Things to Do in Turtle Islands
Turtle Islands, Sierra Leone - Complete Travel Guide
Top Things to Do in Turtle Islands
Overnight stay on Yele Island
Yele is the largest and most populated of the eight islands. Spending a night here means sleeping in a basic guesthouse hut with a kerosene lamp, the sound of waves about fifteen metres from your door. The village comes alive at dusk. Fishing boats return, smoke from cooking fires drifts across the beach, and you might be invited to share rice and pepper-stewed snapper with a family who's lived on this sand for four generations.
Boat-hopping between the eight islands
Hiring a local pirogue with an outboard motor lets you visit Mut, Bumpetuk, Hoong, Nyangei, and the smaller uninhabited cays in a single long day. Each has a different character. Mut has the prettiest beach on the eastern side, Nyangei is barely above sea level and feels like you're standing on the ocean itself, and the empty cays are good for swimming without an audience.
Watching the artisanal fishing fleet at dawn
Around 5am the beach on Yele transforms into a low-key industrial operation. Pirogues come in heavy with the night's catch (barracuda, snapper, threadfin, sometimes small sharks), and the fish are sorted, weighed on hand scales, and packed in ice for the trip back to Shenge market. It's loud and smelly. One of the more memorable sensory experiences on the Sierra Leonean coast.
Sea turtle nesting watch (seasonal)
The Turtle Islands earned their name. Green and olive ridley turtles still haul themselves up on quieter beaches between roughly September and February, though numbers are nothing like they once were. Local conservation efforts are patchy but improving. On a moonless night you might catch the slow drag of a female heading back to the water after laying.

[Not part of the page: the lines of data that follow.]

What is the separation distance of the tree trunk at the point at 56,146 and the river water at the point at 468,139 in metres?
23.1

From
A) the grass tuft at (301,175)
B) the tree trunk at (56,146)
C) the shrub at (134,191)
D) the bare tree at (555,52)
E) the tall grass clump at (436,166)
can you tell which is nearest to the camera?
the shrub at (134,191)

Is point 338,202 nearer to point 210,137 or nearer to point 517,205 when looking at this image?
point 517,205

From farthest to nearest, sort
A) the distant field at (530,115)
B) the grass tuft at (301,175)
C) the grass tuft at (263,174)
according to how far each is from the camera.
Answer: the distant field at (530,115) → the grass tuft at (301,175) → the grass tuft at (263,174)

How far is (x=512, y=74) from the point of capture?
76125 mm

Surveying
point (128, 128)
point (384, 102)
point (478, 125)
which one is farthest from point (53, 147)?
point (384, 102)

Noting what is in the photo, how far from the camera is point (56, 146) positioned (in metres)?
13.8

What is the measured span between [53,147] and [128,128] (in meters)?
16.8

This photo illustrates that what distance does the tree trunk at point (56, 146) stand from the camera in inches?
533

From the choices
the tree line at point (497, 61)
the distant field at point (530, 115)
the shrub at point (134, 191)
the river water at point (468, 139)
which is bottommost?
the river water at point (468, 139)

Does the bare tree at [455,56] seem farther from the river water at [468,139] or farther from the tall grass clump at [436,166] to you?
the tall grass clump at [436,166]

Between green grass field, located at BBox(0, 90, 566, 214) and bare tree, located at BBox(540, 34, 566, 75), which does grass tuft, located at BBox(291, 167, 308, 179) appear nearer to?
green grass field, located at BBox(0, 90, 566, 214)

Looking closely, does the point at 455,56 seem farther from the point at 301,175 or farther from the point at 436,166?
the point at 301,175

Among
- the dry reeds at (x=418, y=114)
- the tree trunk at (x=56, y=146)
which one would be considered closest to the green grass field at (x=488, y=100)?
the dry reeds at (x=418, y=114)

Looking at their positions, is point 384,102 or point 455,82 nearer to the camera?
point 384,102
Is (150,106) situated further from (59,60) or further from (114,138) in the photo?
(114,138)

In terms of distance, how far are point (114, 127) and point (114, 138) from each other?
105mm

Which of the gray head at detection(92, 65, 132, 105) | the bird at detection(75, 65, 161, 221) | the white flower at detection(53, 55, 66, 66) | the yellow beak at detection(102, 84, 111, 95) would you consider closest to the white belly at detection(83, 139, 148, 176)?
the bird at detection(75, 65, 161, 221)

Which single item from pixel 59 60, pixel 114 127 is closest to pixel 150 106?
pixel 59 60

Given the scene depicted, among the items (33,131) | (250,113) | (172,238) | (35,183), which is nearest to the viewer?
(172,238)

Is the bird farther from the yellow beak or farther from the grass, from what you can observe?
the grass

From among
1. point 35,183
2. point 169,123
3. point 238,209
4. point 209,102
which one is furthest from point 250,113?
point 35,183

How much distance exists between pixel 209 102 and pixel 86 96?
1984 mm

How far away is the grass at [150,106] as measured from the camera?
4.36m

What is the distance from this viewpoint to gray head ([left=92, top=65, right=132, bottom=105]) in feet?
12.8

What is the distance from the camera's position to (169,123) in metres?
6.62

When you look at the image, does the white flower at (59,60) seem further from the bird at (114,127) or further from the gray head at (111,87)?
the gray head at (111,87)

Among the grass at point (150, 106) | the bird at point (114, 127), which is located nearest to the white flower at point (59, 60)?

Sundown swimming off the western cays
The water around the Turtle Islands stays warm year-round. Bath temperature in the dry season. Visibility on calm days runs to ten metres or so. The western-facing beaches catch the full sunset, and with no light pollution for sixty miles in any direction, the colour shift from gold to bruise-purple to ink-black happens fast and unobstructed.
Getting There
Getting Around
Where to Stay
Yele village is the main settlement. Basic guesthouses run by local families, and it's the only place with anything resembling a regular bed.
Even simpler than Yele. Mut Island has a couple of huts available for visitors, arranged through the village headman.
Bumpetuk is a tiny fishing community. Occasional homestays for travelers introduced by a local contact.
Shenge (mainland staging point). Worth a night before or after the crossing, with slightly more infrastructure including a small guesthouse with running water.
Plantain Island. An alternative pre-crossing base, with historical sites and a small fishing camp.
Bonthe town (Sherbro Island). A longer detour. But useful if combining the Turtle Islands with the wider Sherbro coast.